# What is being asked
Can you reproduce, word for word, the part of the Bayesian reasoning page that runs from "measure theory" to "probabilities $1$ and $0$."?

# nLab Bayesian reasoning

Bayesian reasoning

### Context

#### Measure and probability theory

measure theory

probability theory

# Bayesian reasoning

## Idea

Bayesian reasoning is an application of probability theory to inductive reasoning (and abductive reasoning). It relies on an interpretation of probabilities as expressions of an agent’s uncertainty about the world, rather than as concerning some notion of objective chance in the world. The perspective here is that, when done correctly, inductive reasoning is simply a generalisation of deductive reasoning, where knowledge of the truth or falsity of a proposition corresponds to adopting the extreme probabilities $1$ and $0$.

Several advantages to this interpretation have been proposed. For one thing, it is possible to have (rational) degrees of belief about a wide range of propositions, including matters which are settled, yet unknown. For example, it is possible to speak of the probability of the value of a constant of nature falling within a given interval on the basis of various pieces of evidence, or of the outcome of a coin that has already been tossed. This interpretation of probability beyond limiting frequencies leads, so advocates such as Edwin Jaynes claim, to a more integrated treatment of probability theory and statistics.

## Dutch Book justification

It can be shown by so-called “Dutch Book” arguments, that a rational agent must set their degrees of belief in the outcomes of events in such a way that they satisfy the axioms of probability theory. The idea here is that to believe a proposition to degree $p$ is equivalent to being prepared to accept a wager at the corresponding odds. For instance, if I believe there is a 0.75 chance of rain today, then I should be prepared to accept a wager so that I receive $S$ units of currency if it does not rain, and pay out $S/3$ units if it does rain. Note that $S$ may be chosen to be negative by the bettor.

It can be shown then that such betting odds must satisfy the probability axioms, otherwise it will be possible for someone to place multiple bets which will cause the bookmaker to suffer a certain loss whatever the outcome. For example, in the case above, my degree of belief that it will not rain today should be 0.25. Were I to offer, say, 0.5, someone could stake $(-3)$ units on the first bet and $(-2)$ units on the second bet, and will gain $1$ unit whether or not it rains. Of course, real bookmakers have odds which sum to more than 1, but they suffer no guaranteed loss since clients are only allowed positive stakes.

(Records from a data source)

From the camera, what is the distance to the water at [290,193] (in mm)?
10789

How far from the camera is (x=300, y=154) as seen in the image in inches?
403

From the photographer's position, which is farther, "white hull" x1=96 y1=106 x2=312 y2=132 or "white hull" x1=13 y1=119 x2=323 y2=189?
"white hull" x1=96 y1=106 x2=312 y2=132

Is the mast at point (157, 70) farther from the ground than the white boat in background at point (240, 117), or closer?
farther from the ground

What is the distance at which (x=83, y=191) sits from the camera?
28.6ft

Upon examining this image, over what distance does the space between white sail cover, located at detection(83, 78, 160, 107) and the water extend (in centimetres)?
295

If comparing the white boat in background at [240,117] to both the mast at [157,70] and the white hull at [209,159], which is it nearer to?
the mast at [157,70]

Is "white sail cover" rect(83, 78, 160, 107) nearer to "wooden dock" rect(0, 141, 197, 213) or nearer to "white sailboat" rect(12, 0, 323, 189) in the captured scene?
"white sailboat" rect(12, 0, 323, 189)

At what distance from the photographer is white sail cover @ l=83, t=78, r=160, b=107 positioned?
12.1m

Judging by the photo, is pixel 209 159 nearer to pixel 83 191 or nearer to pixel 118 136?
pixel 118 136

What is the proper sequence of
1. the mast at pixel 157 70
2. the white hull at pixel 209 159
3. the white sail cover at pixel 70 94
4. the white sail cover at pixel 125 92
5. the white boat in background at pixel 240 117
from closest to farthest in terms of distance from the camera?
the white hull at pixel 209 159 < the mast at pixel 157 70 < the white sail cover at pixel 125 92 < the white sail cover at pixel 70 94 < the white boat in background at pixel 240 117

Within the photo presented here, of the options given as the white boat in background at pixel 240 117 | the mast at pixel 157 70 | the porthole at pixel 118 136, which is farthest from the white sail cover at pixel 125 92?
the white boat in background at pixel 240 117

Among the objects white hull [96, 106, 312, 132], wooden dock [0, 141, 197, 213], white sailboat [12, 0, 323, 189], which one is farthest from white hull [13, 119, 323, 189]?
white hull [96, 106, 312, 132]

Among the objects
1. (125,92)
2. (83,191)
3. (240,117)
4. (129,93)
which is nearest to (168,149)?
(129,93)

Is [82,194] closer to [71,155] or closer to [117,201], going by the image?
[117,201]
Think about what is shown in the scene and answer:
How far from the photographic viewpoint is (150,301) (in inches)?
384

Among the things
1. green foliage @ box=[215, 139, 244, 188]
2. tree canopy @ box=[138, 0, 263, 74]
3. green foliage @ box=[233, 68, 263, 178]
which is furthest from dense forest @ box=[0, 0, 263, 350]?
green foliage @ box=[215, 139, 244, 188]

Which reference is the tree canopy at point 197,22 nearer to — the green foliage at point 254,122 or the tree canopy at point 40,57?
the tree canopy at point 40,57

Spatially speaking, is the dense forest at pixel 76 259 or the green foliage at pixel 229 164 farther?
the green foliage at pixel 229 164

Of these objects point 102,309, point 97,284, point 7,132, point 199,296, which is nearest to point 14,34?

# Complete response
measure theory

probability theory

# Bayesian reasoning

## Idea

Bayesian reasoning is an application of probability theory to inductive reasoning (and abductive reasoning). It relies on an interpretation of probabilities as expressions of an agent’s uncertainty about the world, rather than as concerning some notion of objective chance in the world. The perspective here is that, when done correctly, inductive reasoning is simply a generalisation of deductive reasoning, where knowledge of the truth or falsity of a proposition corresponds to adopting the extreme probabilities $1$ and $0$.